My formal visit with my girlfriend to the site a week or so after discovering it revealed much more than city records and archives ever will; albeit aesthetically somewhat over-stated by the buildings' abandoned and junkyard-esque appearance upon our arrival (at one point, we actually encountered an entire pile of derelict refrigerators), we found living quarters which were so sterile and poorly planned, that I question the motives behind their creation in the first place.
Don Mount Court
The dehumanizing architecture of J.E. Hoare is finally beginning to leave Toronto (think: the demolition of the Regent Park super-blocks), the hideous and demoralizing spaces designed for the 'working poor', as he put it, yet I wonder how humanitarian the random relocation and redistribution of the residents actually is. I suppose anything is better than what we witnessed while exploring the old Don Mount Court - a building which intrigued me at first because of it's shocking resemblance to the old Bayview Ghost - but I wonder whether the new developments will resemble an idea of home, or merely the result of a committee.
Don Mount Court

vlvlv on January 6, 2009 at 1:58 AM

My family used to live in Don Mount Court with another family about 18 years ago. I returned to the area in 2005 to check it out and take pictures but it was completely demolished by then. Thank god it's gone that was by far the worst neighbourhood I've ever lived in. I was very young but I still remember police searching through the complex for escaped inmates from Don Jail.

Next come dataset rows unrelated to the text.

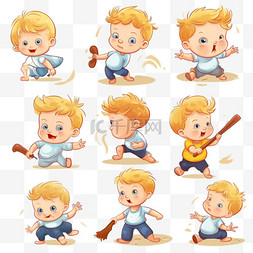 卡通婴儿和奶瓶图片_动作和表情各异的男婴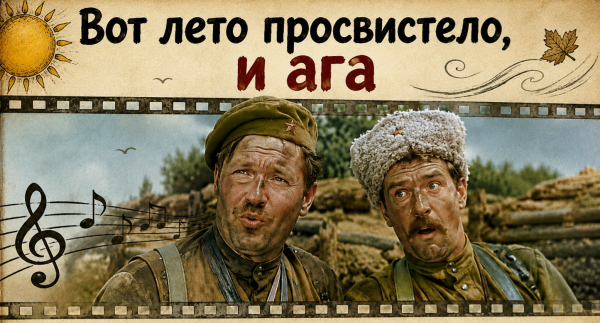 Мем: Лето ой, 1andreymx Мем: Лето ой, 1andreymx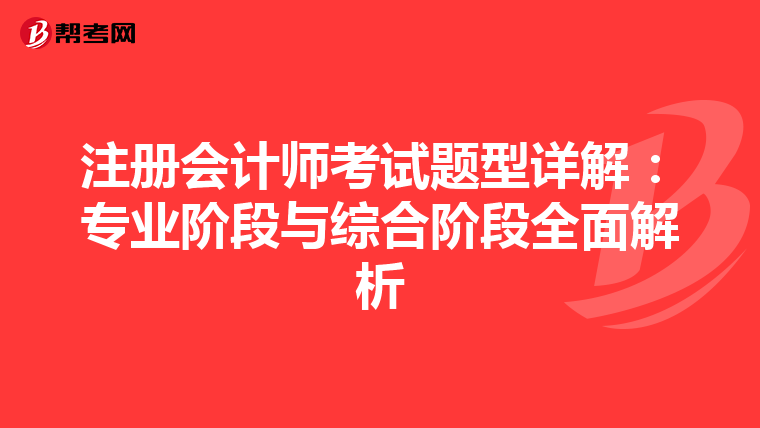 注冊會計師考試題型詳解:專業(yè)階段與綜合階段全面解析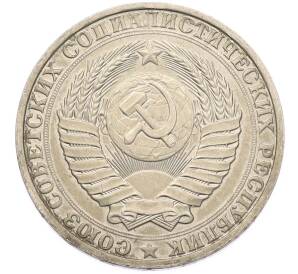 1 рубль 1990 года — Фото №2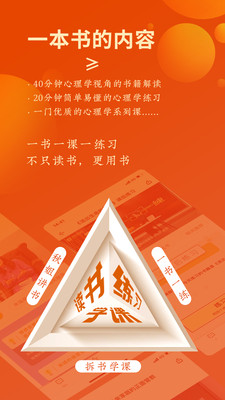 全民幸福社手机apk安装包下载v4.9.25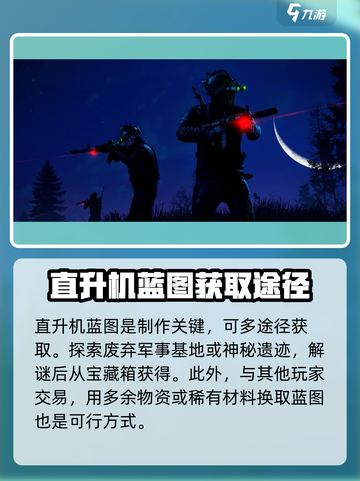 腐蚀手游直升机攻略分享介绍截图2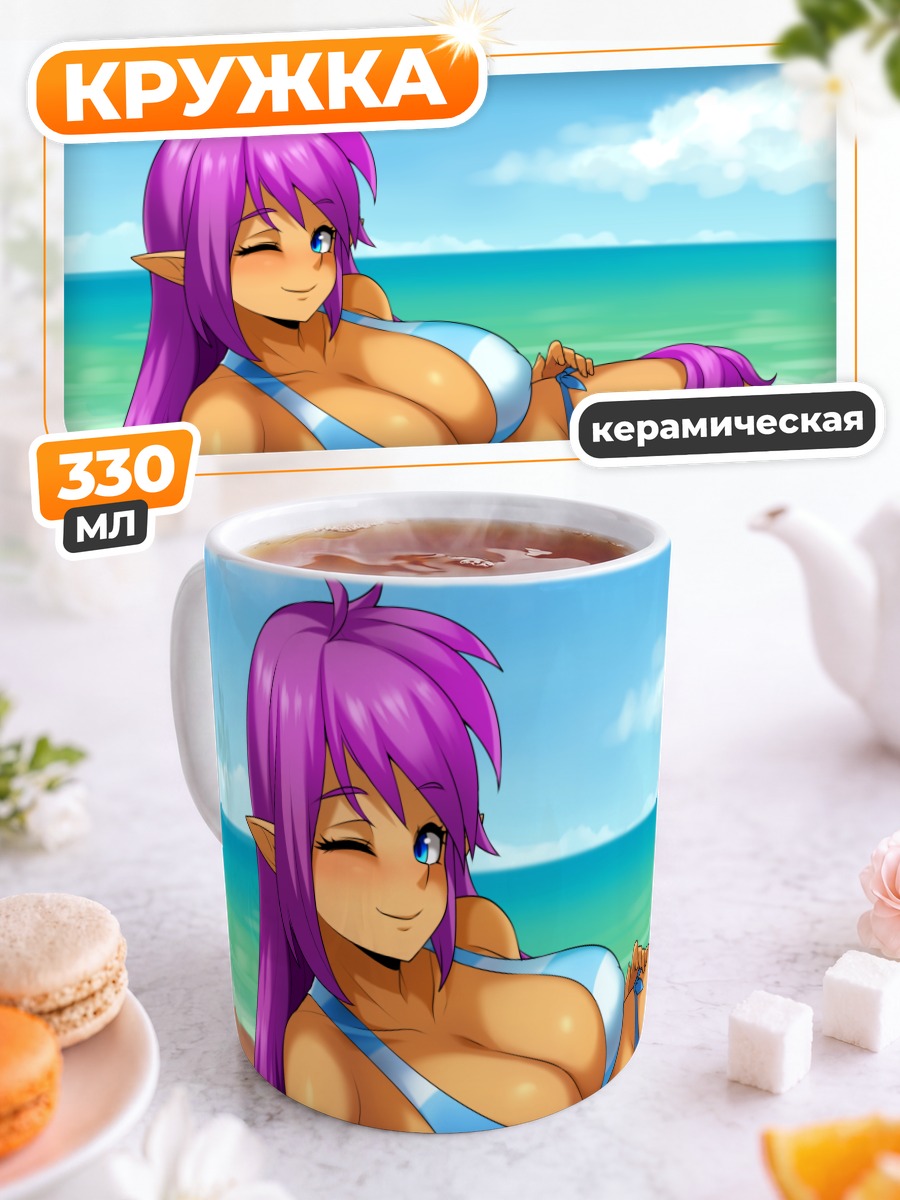 Кружка керамическая Шанте на пляже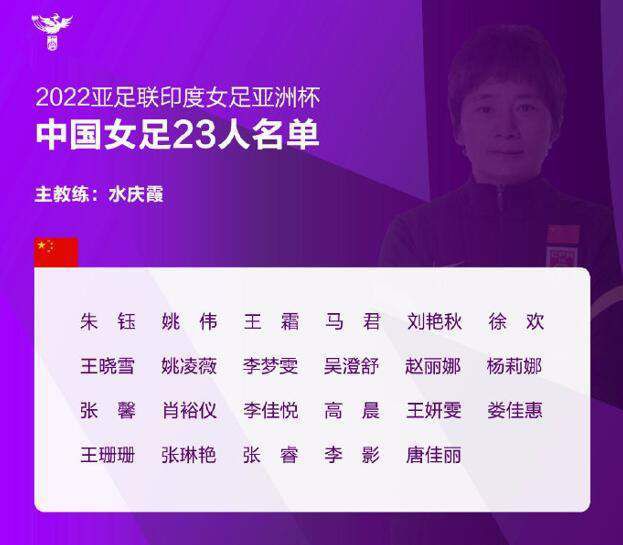 布拉德利和我们一起度过了一个非常棒的季前赛，然后他缺席了很长一段时间，看到他回来我很高兴。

Paul Jamnicky on January 6, 2009 at 8:08 AM

Great piece. Thank you.

Jane on January 6, 2009 at 9:11 AM

Great article. I used to work with families being relocated from Don Mount Court back in 2001/2002, and remember a number of them suffering the ill effects of asbestos exposure living in these old buildings. Hopefully TCHC gets enough funding from the federal and provincial governments to keep these places better maintained.

p.s. When can we expect the article on the "derelict 'gentleman's club'" :o)

Christopher King on January 6, 2009 at 11:29 AM

When I received my response to a transfer request to move out of 200 Wellesley Street East, the first place TCHC offered me was Don Mount Court.
They had neglected to tell me however that it was undergoing sever reconstruction, which I only found out about the day I decided to drive out with my father just to check the place out.